Please please please let this night end quickly, she thinks to herself. With him disappearing off into the night, forever, occasionally to be wondered about but never to be heard from again.

She parks down the street and deeply sighs to herself, staring at the backs of her parents as they walk inside the house, her dad with the pot of chili in hand and her mum with a platter of quiches. Her Aunt Marsha, who is manning the door, spies her waiting in the car and waves warmly, before squinting to see who she has in her passenger seat. Aunt Marsha then grabs Hermione's mum, asking her a question – no doubt about the pale man sitting beside her, in her tiny car – with an intense look of curiosity.

"Everybody's going to think you're my boyfriend," she mutters, slumping just a little in her seat.

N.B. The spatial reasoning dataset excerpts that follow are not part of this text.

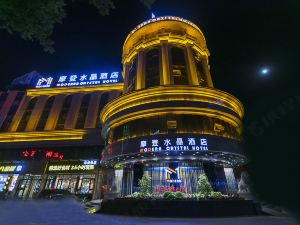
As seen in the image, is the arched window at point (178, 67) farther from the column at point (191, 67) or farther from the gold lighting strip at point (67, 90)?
the gold lighting strip at point (67, 90)

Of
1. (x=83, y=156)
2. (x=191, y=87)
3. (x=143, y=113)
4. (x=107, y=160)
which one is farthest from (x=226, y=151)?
(x=83, y=156)

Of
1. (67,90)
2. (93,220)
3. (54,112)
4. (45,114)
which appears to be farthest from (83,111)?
(93,220)

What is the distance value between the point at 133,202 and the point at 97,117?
20.1 metres

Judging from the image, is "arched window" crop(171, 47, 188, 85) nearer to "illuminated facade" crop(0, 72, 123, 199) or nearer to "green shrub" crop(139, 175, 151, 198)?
"illuminated facade" crop(0, 72, 123, 199)

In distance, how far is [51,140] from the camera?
96.0 ft

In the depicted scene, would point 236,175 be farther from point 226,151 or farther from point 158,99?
point 158,99

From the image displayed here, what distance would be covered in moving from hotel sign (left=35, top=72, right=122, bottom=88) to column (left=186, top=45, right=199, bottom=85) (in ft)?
45.4

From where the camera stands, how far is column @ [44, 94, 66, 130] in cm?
3129

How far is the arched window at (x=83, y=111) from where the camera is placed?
3137 centimetres

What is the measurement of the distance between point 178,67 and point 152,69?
336 centimetres

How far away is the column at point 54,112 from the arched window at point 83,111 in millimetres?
3697

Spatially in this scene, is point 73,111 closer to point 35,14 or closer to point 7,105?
point 7,105

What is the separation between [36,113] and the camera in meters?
32.8

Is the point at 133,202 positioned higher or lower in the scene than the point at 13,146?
lower
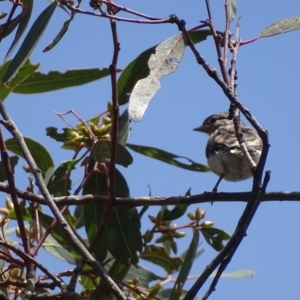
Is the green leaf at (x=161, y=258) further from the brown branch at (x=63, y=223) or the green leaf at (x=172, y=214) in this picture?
the brown branch at (x=63, y=223)

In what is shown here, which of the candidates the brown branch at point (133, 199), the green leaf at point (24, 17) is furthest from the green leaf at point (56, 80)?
the brown branch at point (133, 199)

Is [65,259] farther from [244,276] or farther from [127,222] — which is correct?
[244,276]

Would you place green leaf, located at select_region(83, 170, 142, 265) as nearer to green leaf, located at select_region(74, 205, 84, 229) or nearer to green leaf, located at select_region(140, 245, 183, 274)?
green leaf, located at select_region(140, 245, 183, 274)

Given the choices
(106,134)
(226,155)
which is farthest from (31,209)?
(226,155)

"Are they really?" he muses. "Why is that such a terrible thing, exactly?"

"Because you're not," she finally says, shoving her keys into her coat pocket and getting out of the car. He calmly does the same. "And I'm going to hate the questions and innuendo."

For a minute he relishes the idea that today, no matter how adamantly she denied any sort of romantic entanglement with him, everybody would be somewhat unconvinced. He knows it's going to annoy her (a perk) but also because, if a roomful of dentists and barristers and the occasional nosy housewife could see it, why couldn't she? That they should give it another go, he means. That they could be meant for each other. Maybe not for forever, but at least for now. He would settle for that.

"Come on," she says, motioning to him with a look of deadness in her eyes. But he knows her better than that. He looks down at her hands, fidgeting, opening and closing into a fist, beside her hip. He still makes her nervous, and that is a good sign.